____ Entries
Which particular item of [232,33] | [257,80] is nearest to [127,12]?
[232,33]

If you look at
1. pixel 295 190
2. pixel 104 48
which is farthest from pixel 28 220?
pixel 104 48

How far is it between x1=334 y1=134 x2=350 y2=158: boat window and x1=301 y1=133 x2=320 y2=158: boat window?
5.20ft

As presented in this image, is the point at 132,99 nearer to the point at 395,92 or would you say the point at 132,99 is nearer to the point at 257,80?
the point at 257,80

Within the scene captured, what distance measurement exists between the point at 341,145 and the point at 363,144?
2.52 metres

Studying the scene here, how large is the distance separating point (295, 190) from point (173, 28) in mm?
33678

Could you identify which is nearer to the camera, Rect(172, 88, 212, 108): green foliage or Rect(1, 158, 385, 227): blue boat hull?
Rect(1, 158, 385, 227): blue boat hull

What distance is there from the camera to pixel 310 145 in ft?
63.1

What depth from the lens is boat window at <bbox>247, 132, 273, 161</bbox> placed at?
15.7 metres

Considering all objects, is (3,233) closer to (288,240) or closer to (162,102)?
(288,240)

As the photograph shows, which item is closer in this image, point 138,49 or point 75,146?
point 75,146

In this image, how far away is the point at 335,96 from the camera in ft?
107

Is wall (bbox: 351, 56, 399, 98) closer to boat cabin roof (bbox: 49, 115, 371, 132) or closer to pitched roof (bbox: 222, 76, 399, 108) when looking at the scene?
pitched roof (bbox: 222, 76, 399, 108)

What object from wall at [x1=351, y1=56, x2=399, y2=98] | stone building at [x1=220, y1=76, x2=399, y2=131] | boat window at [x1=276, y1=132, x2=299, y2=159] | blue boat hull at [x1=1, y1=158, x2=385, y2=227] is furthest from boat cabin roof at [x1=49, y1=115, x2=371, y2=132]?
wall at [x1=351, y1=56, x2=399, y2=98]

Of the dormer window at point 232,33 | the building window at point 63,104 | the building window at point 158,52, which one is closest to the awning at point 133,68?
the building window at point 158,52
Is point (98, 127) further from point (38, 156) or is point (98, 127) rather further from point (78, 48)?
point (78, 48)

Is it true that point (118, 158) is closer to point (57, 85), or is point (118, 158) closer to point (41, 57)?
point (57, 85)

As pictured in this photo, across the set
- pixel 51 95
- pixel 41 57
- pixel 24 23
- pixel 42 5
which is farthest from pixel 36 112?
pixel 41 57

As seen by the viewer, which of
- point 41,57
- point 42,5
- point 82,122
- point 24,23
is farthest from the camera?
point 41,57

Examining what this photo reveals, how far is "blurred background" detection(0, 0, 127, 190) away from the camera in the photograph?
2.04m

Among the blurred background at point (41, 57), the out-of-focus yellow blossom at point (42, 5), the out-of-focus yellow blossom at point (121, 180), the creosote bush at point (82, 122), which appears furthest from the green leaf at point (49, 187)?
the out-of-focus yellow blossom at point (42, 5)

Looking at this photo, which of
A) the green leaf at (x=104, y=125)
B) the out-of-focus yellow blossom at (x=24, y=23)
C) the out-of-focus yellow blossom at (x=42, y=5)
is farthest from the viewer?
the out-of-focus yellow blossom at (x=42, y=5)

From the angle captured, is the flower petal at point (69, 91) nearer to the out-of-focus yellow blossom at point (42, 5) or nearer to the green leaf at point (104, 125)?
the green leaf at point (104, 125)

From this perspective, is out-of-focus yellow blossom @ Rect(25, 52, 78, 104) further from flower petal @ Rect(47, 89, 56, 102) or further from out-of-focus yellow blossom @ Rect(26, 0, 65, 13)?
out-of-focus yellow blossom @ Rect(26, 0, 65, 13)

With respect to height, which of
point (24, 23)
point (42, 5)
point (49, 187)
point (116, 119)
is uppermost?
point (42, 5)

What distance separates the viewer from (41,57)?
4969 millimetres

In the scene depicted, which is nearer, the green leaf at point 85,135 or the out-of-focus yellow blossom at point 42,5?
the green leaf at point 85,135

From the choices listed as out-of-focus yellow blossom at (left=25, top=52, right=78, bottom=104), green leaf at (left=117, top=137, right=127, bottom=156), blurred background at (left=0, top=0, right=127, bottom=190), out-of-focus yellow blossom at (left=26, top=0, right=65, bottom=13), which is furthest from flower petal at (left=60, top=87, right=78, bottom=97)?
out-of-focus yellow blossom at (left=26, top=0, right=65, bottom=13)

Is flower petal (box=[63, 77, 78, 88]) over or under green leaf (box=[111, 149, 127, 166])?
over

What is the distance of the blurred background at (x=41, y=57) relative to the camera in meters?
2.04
________
◆ Problem details
Here, the records must be output exactly and in full.

◆ Result of this exercise
Which particular item of [232,33] | [257,80] is nearest to [127,12]?
[232,33]

If you look at
1. pixel 295 190
2. pixel 104 48
which is farthest from pixel 28 220?
pixel 104 48

How far is it between x1=334 y1=134 x2=350 y2=158: boat window and x1=301 y1=133 x2=320 y2=158: boat window?
5.20ft

As presented in this image, is the point at 132,99 nearer to the point at 395,92 or would you say the point at 132,99 is nearer to the point at 257,80?
the point at 257,80

Within the scene captured, what distance measurement exists between the point at 341,145 and the point at 363,144?
2.52 metres

Studying the scene here, how large is the distance separating point (295, 190) from point (173, 28) in mm?
33678

Could you identify which is nearer to the camera, Rect(172, 88, 212, 108): green foliage or Rect(1, 158, 385, 227): blue boat hull?
Rect(1, 158, 385, 227): blue boat hull

What distance is there from the camera to pixel 310 145 in ft?
63.1

What depth from the lens is boat window at <bbox>247, 132, 273, 161</bbox> placed at?
15.7 metres

Considering all objects, is (3,233) closer to (288,240) or closer to (162,102)?
(288,240)

As the photograph shows, which item is closer in this image, point 138,49 or point 75,146?
point 75,146

In this image, how far away is the point at 335,96 from the camera in ft?
107

Is wall (bbox: 351, 56, 399, 98) closer to boat cabin roof (bbox: 49, 115, 371, 132) or closer to pitched roof (bbox: 222, 76, 399, 108) when looking at the scene?
pitched roof (bbox: 222, 76, 399, 108)

What object from wall at [x1=351, y1=56, x2=399, y2=98] | stone building at [x1=220, y1=76, x2=399, y2=131] | boat window at [x1=276, y1=132, x2=299, y2=159] | blue boat hull at [x1=1, y1=158, x2=385, y2=227] is furthest from boat cabin roof at [x1=49, y1=115, x2=371, y2=132]?
wall at [x1=351, y1=56, x2=399, y2=98]

Of the dormer window at point 232,33 | the building window at point 63,104 | the building window at point 158,52, which one is closest to the awning at point 133,68?
the building window at point 158,52
Is point (98, 127) further from point (38, 156) or is point (98, 127) rather further from point (78, 48)?
point (78, 48)

Is it true that point (118, 158) is closer to point (57, 85), or is point (118, 158) closer to point (41, 57)?
point (57, 85)

As pictured in this photo, across the set
- pixel 51 95
- pixel 41 57
- pixel 24 23
- pixel 42 5
which is farthest from pixel 36 112?
pixel 41 57

As seen by the viewer, which of
- point 41,57
- point 42,5
- point 82,122
- point 24,23
is farthest from the camera?
point 41,57

Examining what this photo reveals, how far is "blurred background" detection(0, 0, 127, 190) away from the camera in the photograph?
2.04m

Among the blurred background at point (41, 57), the out-of-focus yellow blossom at point (42, 5), the out-of-focus yellow blossom at point (121, 180), the creosote bush at point (82, 122), which appears furthest from the green leaf at point (49, 187)?
the out-of-focus yellow blossom at point (42, 5)

Looking at this photo, which of
A) the green leaf at (x=104, y=125)
B) the out-of-focus yellow blossom at (x=24, y=23)
C) the out-of-focus yellow blossom at (x=42, y=5)
is farthest from the viewer?
the out-of-focus yellow blossom at (x=42, y=5)

From the angle captured, is the flower petal at point (69, 91) nearer to the out-of-focus yellow blossom at point (42, 5) or nearer to the green leaf at point (104, 125)?
the green leaf at point (104, 125)

From this perspective, is out-of-focus yellow blossom @ Rect(25, 52, 78, 104) further from flower petal @ Rect(47, 89, 56, 102) or further from out-of-focus yellow blossom @ Rect(26, 0, 65, 13)?
out-of-focus yellow blossom @ Rect(26, 0, 65, 13)

With respect to height, which of
point (24, 23)
point (42, 5)
point (49, 187)
point (116, 119)
is uppermost?
point (42, 5)

What distance separates the viewer from (41,57)?
4969 millimetres

In the scene depicted, which is nearer, the green leaf at point 85,135 or the out-of-focus yellow blossom at point 42,5?
the green leaf at point 85,135

From the choices listed as out-of-focus yellow blossom at (left=25, top=52, right=78, bottom=104), green leaf at (left=117, top=137, right=127, bottom=156), blurred background at (left=0, top=0, right=127, bottom=190), out-of-focus yellow blossom at (left=26, top=0, right=65, bottom=13), which is furthest from flower petal at (left=60, top=87, right=78, bottom=97)?
out-of-focus yellow blossom at (left=26, top=0, right=65, bottom=13)

Is flower petal (box=[63, 77, 78, 88]) over or under green leaf (box=[111, 149, 127, 166])?
over

What is the distance of the blurred background at (x=41, y=57) relative to the camera in meters?
2.04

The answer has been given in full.